Test improvement discussion thread

terriko commented 4 years ago

With the new checker setup, we have an opportunity to modernize our tests. This was previously discussed in #638, but this issue is to summarize where we're at now:

Current state:

Short tests include
- filename tests from test_filename_is in test_checkers.py
- mapping tests using test_files in test_scanner.py
Long tests include
- binary tests against real files from test_binaries in test_scanner.py

Problems:

filename tests
- ~~mostly don't exist since this was reserved as an "easy first commit" for new contributors~~ (Added by @Niraj-Kamdar when the checkers were updated)
mapping tests
- ~~are a huge disorganized parametrize array right now~~ Fixed by @SaurabhK122 in #675
- require a compiler to convert .c files to binaries for testing -
long tests
- rely on externally available binaries
- downloading binaries is slow
- binaries disappear
- large space requirements
- long tests take around half an hour in CI, and it's only going to get worse as we add more checkers.

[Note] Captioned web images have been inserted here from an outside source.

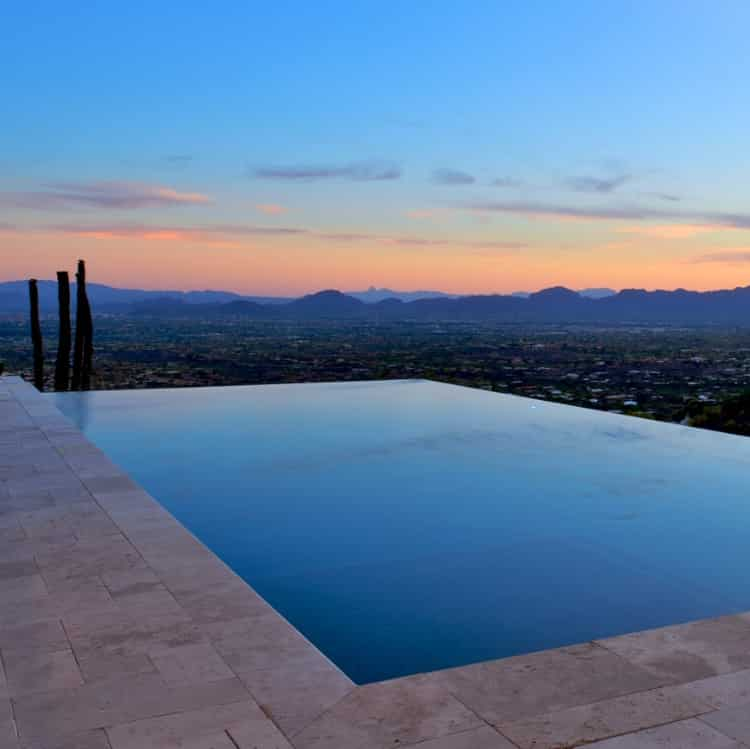 A pool with an infinity edge at sunset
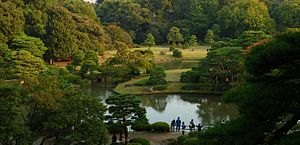 A panoramic view of the Rikugi-en Garden from the Fujishiro-toge hill vantage point. Green trees surround a serene lake.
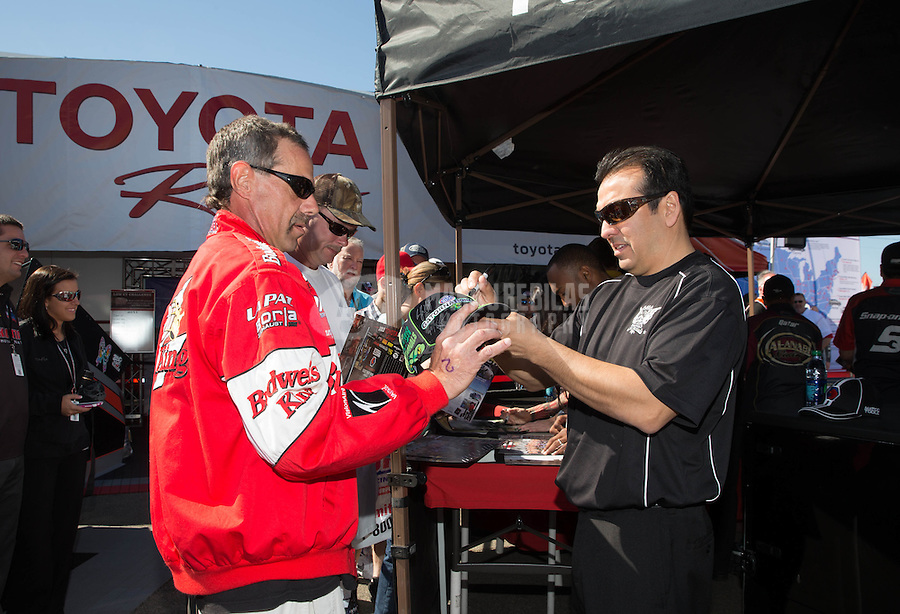 Mar. 16, 2013; Gainesville, FL, USA; NHRA funny car driver Tony Pedregon autographs a fans hat at an autograph session in the Toyota display during qualifying for the Gatornationals at Auto-Plus Raceway at Gainesville. Mandatory Credit: Mark J. Rebilas-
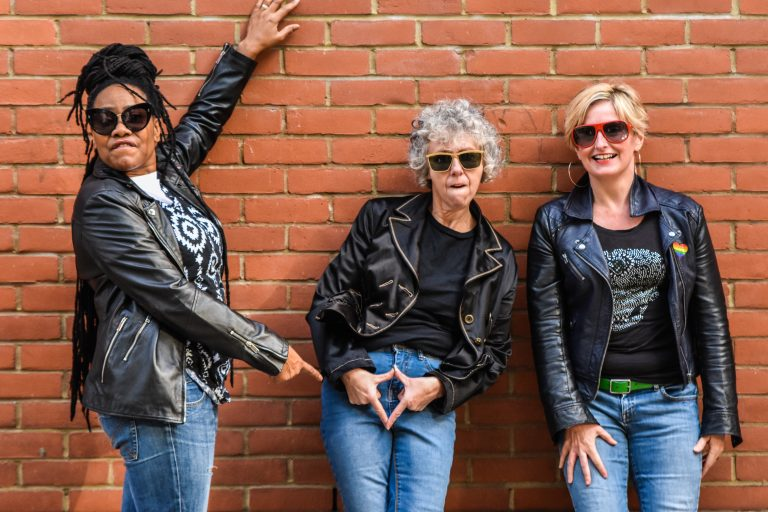 Three women in jeans and leather jackets, wearing sunglasses. Jacqui points to Karen, who's gesturing the female body by holding her hands in a diamond shape over her crotch. Claire laughs on.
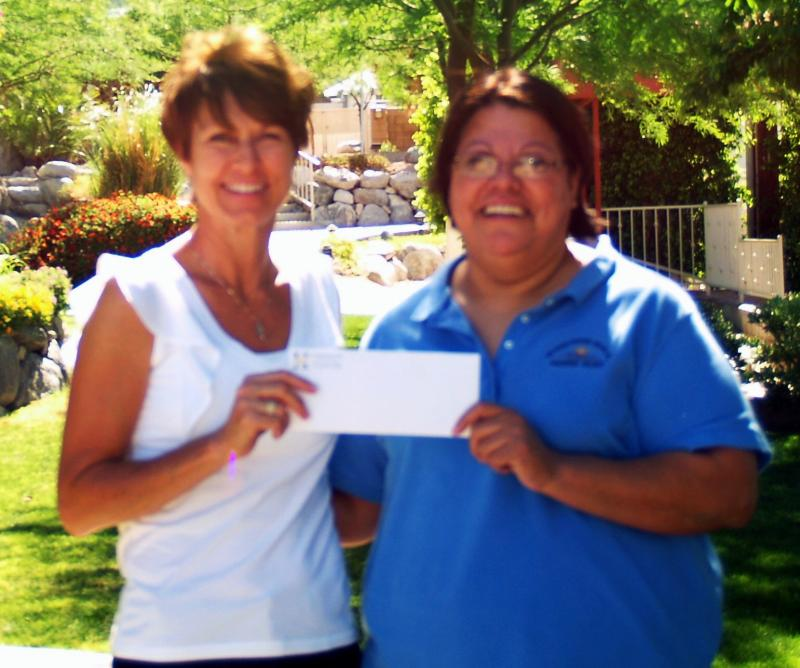 Robin presenting $15,000 to Director Gracie Garcia for Hacienda Valdez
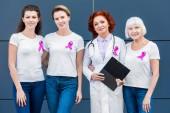 Fotografia donne e medico con nastri rosa che stanno insieme e sorride alla macchina fotografica, concetto di consapevolezza del cancro al seno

Solution high level ideas:

use a struct with strings for mapping tests (see #638 for details)
pre-parse the long tests so we save structs of strings to use in place of each file.
- maybe also cut down the size of the struct to only strings likely to cause false positives somehow?
- store information about where we got the strings so we can re-generate if needed
Leave some sort of binary tests for the actual scanner functions, but we could probably generate and check in .out file(s) for necessary tests to avoid everyone needing a compiler.

Questions:

Question 1: Where should the test data be stored?
1. Test data lives in test files.
  - We might want to move it all to test_checkers instead of test_scanner if we're bypassing the scanner portion.
  - e.g.
    
    def test_bestlibrary() valid_filenames = ["libbest4.3.2.so", "best"] valid_strings = ["This is Best Library 1.1.1d"] valid_mappings = ["1.2.3", should_have=["CVE-123-1234", "CVE-123-1235"], should_not_have = ["CVE-123-1555"], ]`
    
    test_filenames("best", valid_filenames) test_strings("best", valid_filenames) test_mappings("best", valid_mappings)
2. Test data lives with the checker.
  - e.g. each checker would also store
    - valid_filenames = ["libbest4.3.2.so", "best"] # trigger filename tests
    - valid_strings = ["This is Best Library 1.1.1d"] # trigger mapping tests
3. Hybrid. Store some basic stuff (like valid filenames and a single test string) in the checker, leave longer stuff to the test suite.
Question 2: How do we pre-parse the long tests?
- put the original URL of the file used in a test docstring/comment and...
  1. Run strings, just store everything in array
  2. Run strings, store anythign that matches a version pattern or some product name patterns
  3. something else?
Question 3: What do we do with the old file tests?
1. Keep them and run them, but rearrange so they're easier to manage
2. Save them and run only once per release for validation.
3. Save them but disable them and only run the pre-parsed versions. Individuals/maintainers can run them for heavier testing on checker changes before they're merged.
4. Delete them.

terriko commented 4 years ago

My preferences: Question 1: Where should the test data be stored?

I'd rather have it all in test files. We should look at ways to group the tests by checker (I sort of pseudocoded one above). Maybe it would be better for us to have separate files that inherit from a test_checker class?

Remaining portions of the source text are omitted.